> The task: Set the material down again exactly, line by line, skipping each picture.

> Dataset records:
***

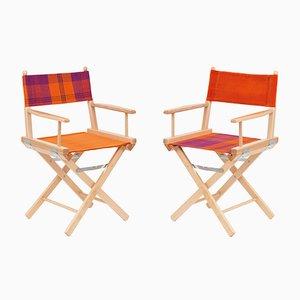 Sillas de director de cine #27 y #28 de Telami & Rossana Orlandi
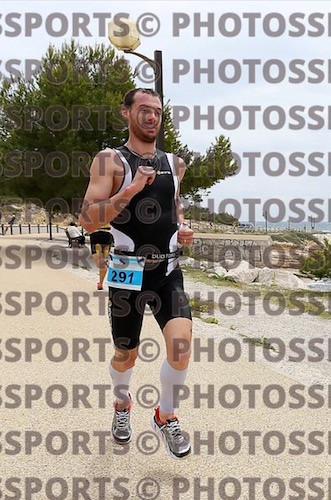 Triathlon-de-Sausset-2016-7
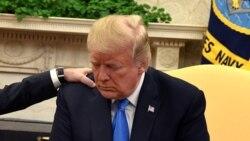 Profesor Brian Kalt: Može li Trump biti osuđen?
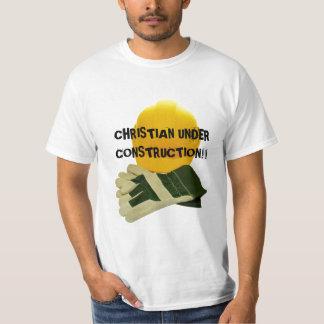 CHRISTIAN UNDER CONSTRUCTION!!... Religious shirt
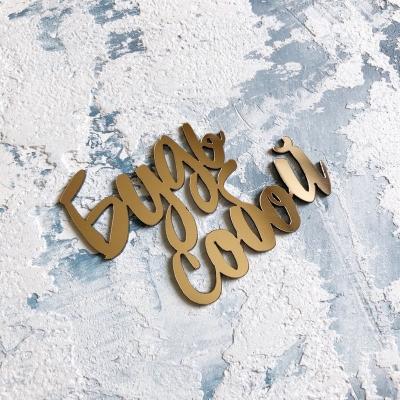 Надпись из пластика с зеркальным покрытием, Будь собой, 7х5,5 см, золото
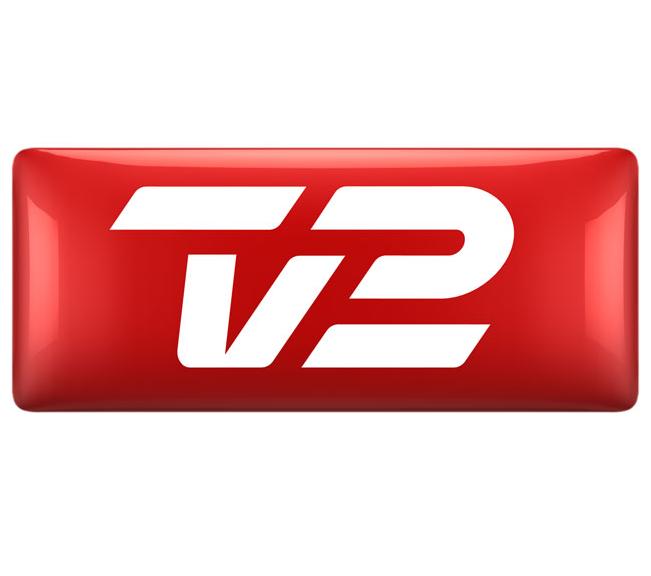 TV2 kandidatteste eller valgtest - hvem skal jeg stemme på?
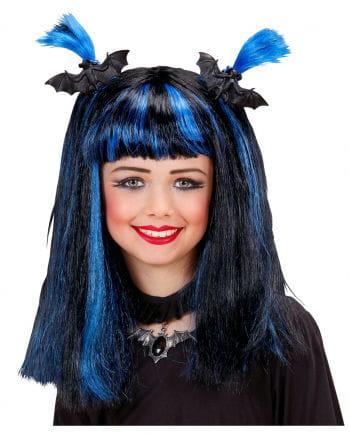 Halloween Kinderperücke blau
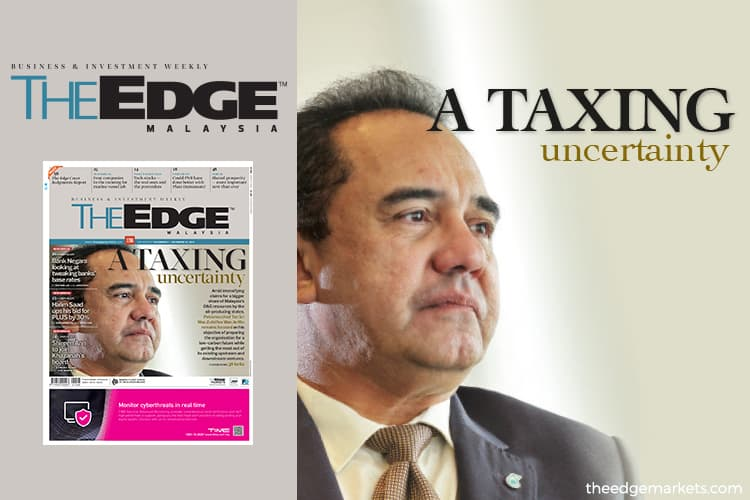 A taxing uncertainty: Petronas' take on oil royalty, O&G industry and a low-carbon future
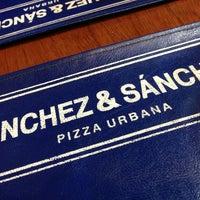 Photo taken at Sánchez y Sánchez by Nicolás S. on 7/9/2013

***

> Result below:
 Sillas de director de cine #27 y #28 de Telami & Rossana Orlandi
 Triathlon-de-Sausset-2016-7
 Profesor Brian Kalt: Može li Trump biti osuđen?
 CHRISTIAN UNDER CONSTRUCTION!!... Religious shirt
 Надпись из пластика с зеркальным покрытием, Будь собой, 7х5,5 см, золото
 TV2 kandidatteste eller valgtest - hvem skal jeg stemme på?
 Halloween Kinderperücke blau
 A taxing uncertainty: Petronas' take on oil royalty, O&G industry and a low-carbon future
 Photo taken at Sánchez y Sánchez by Nicolás S. on 7/9/2013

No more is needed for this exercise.